La parole rare n’aura pas tenu longtemps. Pour corriger le tir après un été chaotique, Emmanuel Macron a enjoint ses ministres à mieux expliquer leur action. En cette rentrée, Jean-Michel Blanquer, ministre de l’Éducation, a donc entamé une tournée des plateaux télé et matinales radio. Le Premier ministre, Édouard Philippe, s’astreint à quitter Matignon deux fois par semaine, pour de très médiatiques déplacements nationaux – cette semaine, il a enterré le RSI (Régime social des indépendants) à Dijon, avant de filer à la foire de Pau. En coulisse, les conseillers chargés de la communication dans les cabinets ministériels sont à pied d’œuvre pour fabriquer les éléments de langage, décliner les messages en ciblant les supports, monter les conférences de presse, cadrer la presse lors des déplacements… Ces tâches stratégiques impliquent une grande proximité avec les ministres. Certaines agences de communication, où ces conseillers ont souvent été formés ou ont travaillé, n’hésitent pas à tenter d’influer sur le pouvoir politique via leurs anciennes recrues.
Au cabinet de Bruno Le Maire, le ministre de l’Économie, Dimitri Lucas, croisé à la com de François Fillon durant la présidentielle, est chargé de répondre aux journalistes, et Bertrand Sirven chapeaute la stratégie de communication. Les deux conseillers ont déjà travaillé avec Le Maire pendant sa campagne pour la primaire de la droite, en fin d’année dernière. Contrairement aux hauts fonctionnaires qui trustent les postes de dircab ou de conseillers techniques, les communicants des cabinets ministériels sont rarement énarques, ni issus des grands corps. Ils sont souvent recrutés pour leur fidélité avec le ou la ministre. Bertrand Sirven a ainsi passé dix ans dans les soupentes des ministères pendant que la droite était aux affaires. D’abord comme conseiller presse de Dominique de Villepin, au ministère de l’Intérieur puis à Matignon. En 2007, il atterrit au cabinet de Bruno Le Maire aux Affaires européennes, puis à l’Agriculture.

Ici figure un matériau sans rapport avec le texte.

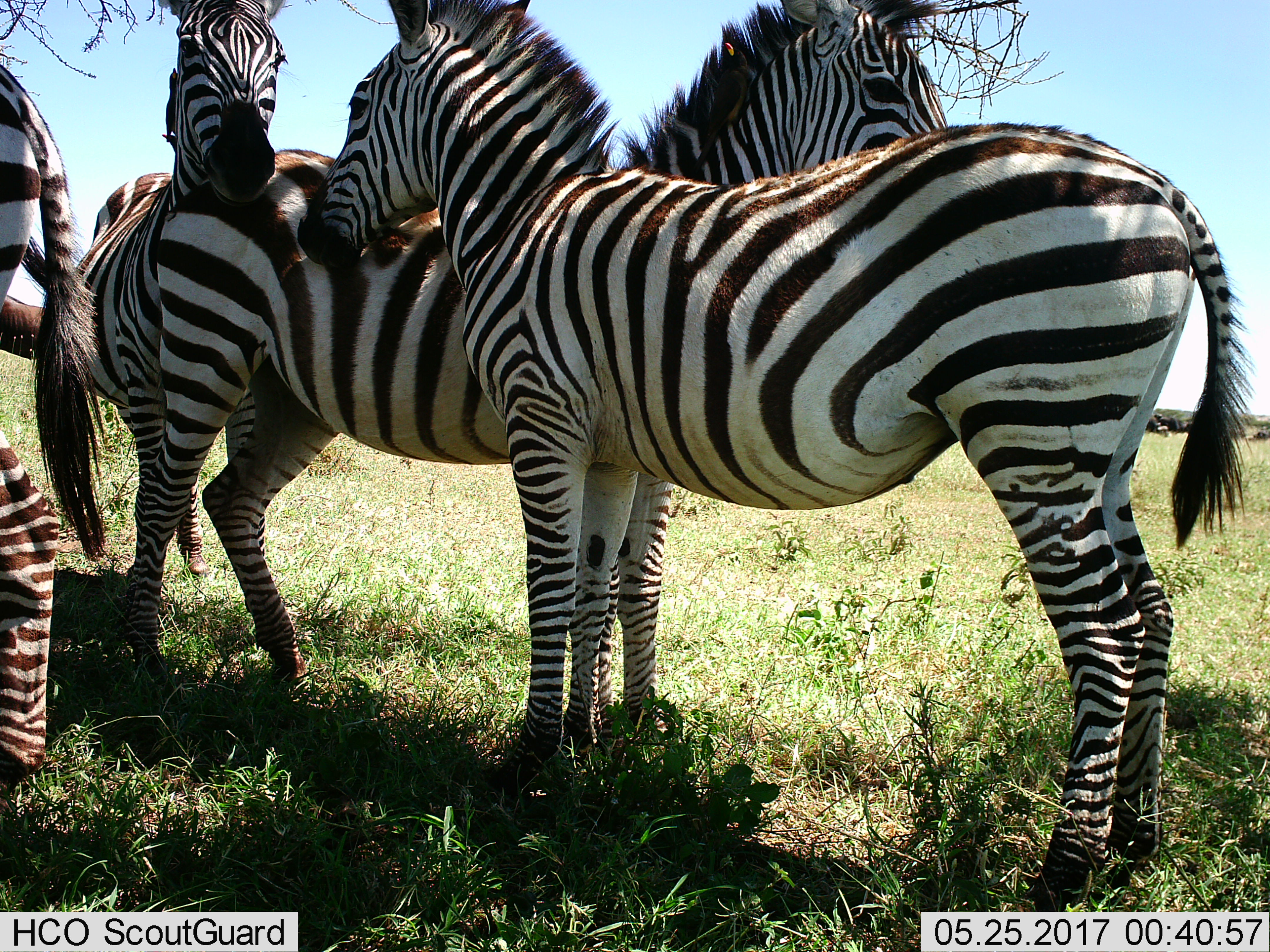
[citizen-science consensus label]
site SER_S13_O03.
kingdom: Animalia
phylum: Chordata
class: Mammalia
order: Perissodactyla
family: Equidae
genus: Equus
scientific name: Equus quagga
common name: plains zebra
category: zebraplains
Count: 4.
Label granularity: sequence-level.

Cinq ans plus tard, la victoire de la gauche porte un coup d’arrêt à sa trajectoire en cabinet. Pas d’angoisse pour autant, ni de longue attente dans les files de Pôle emploi. L’agence Havas l’attend à la sortie et l’embauche comme directeur associé. Un grand classique. Ceux qui ont travaillé dans les cabinets sont censés avoir constitué de précieux carnets d’adresses. Ce sont des recrues précieuses pour les agences qui cherchent des relais au cœur du pouvoir.